Esto fue para mear y no echar ni gota. Cuando uno tiene que pasar por esto se pregunta el por qué: ¿Por qué tengo yo que acabar discutiendo con otra persona responsable de otro colectivo del pueblo si aquí todos nos conocemos y nos llevamos más o menos bien? La respuesta es muy sencilla: La gestión que se está llevando del uso del poli no es la correcta. Los que administran su utilización en vez de buscar soluciones a los problemas que se plantean lo que originan son conflictos entre colectivos. Estamos apañados. Mala cosa, cosa mala.
Todo esto ocurrió el sábado día 19 de enero de 2013.

Festejos y Pabellón

En mi pueblo el Pabellón Municipal se conoce por Polideportivo; pero es más bien un pabellón multiusos o podríamos decir poliusos. Su uso no se limita a eventos relacionados con el deporte y con personas, asociaciones o colectivos deportivos; sino que se amplía para que lo utilicen colectivos culturales, políticos, sociales y, como colofón, para hacer de verbena o caseta municipal cada vez que se celebran ferias y fiestas (días de feria del pueblo o días de carnavales, por ejemplo).
No soy yo, ni muchísimo menos, la persona más cualificada para indicar cuáles deben ser los usos del pabellón municipal, pero sí me creo con el derecho a opinar y a protestar si se anteponen a los actos deportivos otros que no lo son.

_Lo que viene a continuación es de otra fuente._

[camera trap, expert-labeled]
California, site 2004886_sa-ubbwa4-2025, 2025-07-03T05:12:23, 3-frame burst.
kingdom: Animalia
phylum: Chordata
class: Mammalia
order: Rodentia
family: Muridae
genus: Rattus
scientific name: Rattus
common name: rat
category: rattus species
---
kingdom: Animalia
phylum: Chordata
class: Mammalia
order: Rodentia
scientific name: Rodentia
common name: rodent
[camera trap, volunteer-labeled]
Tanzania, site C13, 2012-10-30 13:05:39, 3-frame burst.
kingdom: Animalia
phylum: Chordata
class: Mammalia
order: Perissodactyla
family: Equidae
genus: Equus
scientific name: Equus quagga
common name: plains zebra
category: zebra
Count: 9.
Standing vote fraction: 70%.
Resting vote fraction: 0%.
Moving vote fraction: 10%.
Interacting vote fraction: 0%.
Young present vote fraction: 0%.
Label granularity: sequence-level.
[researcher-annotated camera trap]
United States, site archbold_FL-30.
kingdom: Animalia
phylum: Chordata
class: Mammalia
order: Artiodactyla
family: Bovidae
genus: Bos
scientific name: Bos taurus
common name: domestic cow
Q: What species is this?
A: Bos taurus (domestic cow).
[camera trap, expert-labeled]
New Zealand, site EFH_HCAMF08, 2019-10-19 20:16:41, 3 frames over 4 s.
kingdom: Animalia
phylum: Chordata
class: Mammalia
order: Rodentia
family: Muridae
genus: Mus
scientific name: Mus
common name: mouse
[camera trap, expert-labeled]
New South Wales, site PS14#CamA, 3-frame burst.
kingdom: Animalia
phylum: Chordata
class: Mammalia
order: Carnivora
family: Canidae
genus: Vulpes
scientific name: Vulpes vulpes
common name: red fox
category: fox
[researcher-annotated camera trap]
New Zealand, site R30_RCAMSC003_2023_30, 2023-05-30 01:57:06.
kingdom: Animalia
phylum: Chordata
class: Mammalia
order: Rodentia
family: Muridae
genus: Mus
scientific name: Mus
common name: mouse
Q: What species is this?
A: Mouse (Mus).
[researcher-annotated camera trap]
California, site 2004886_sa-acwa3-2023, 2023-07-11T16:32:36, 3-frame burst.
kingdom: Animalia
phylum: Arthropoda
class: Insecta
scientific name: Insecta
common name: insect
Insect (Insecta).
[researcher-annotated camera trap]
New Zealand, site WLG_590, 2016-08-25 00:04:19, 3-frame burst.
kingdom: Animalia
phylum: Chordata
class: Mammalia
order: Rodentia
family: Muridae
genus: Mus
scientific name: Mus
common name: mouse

El pabellón, primero debe ser un polideportivo para la práctica de diferentes deportes por personas y colectivos; el deporte que sea y que pueda ser desarrollado dentro de estas instalaciones, y después lo que venga. Por ejemplo, no es de recibo ni de buen gusto apartar a un colectivo deportivo para dejar paso a uno cultural. Mala cosa. Así no se debe gestionar su uso. Hay que hacer las cosas bien. El uno va antes que el dos.
No cabe duda que el pabellón es una instalación municipal y que hay una serie de personas que, de manera jerárquica, se encargan de administrar su utilización por parte de los vecinos de la localidad (ya sea de forma individual o colectiva) y que son estas personas las que deciden qué uso se le da y quién o quiénes lo utilizan.
Me parece que el pabellón polideportivo municipal debe utilizarse primero para la práctica deportiva. Es decir, más que nada para la promoción y el desarrollo del deporte y después, como decía anteriormente, para lo que venga. Pero lo primero es lo primero. Si no es así mala cosa.
Como escribo en primera persona y ya he pasado por una situación en la que he sentido vergüenza propia y ajena en este post no tengo más que decir, en otros que escriba después ya detallaré un poquito más sobre este tema del uso del poli.

Dicho

En este deporte del fútbol sala (al igual que en otros y también en esta vida) no te perdonan si sales derrotado y te odian si ganas siempre. Aunque lo más importante es saber perder y esa cualidad está al alcance de muy pocos, porque cuando llega ese momento a casi todos le cuesta mucho digerirlo. De las derrotas hay que aprender, porque es precisamente en las derrotas donde se aprende el arte de vencer. Además, la derrota tiene una dignidad que la victoria no conoce. Cosas buenas.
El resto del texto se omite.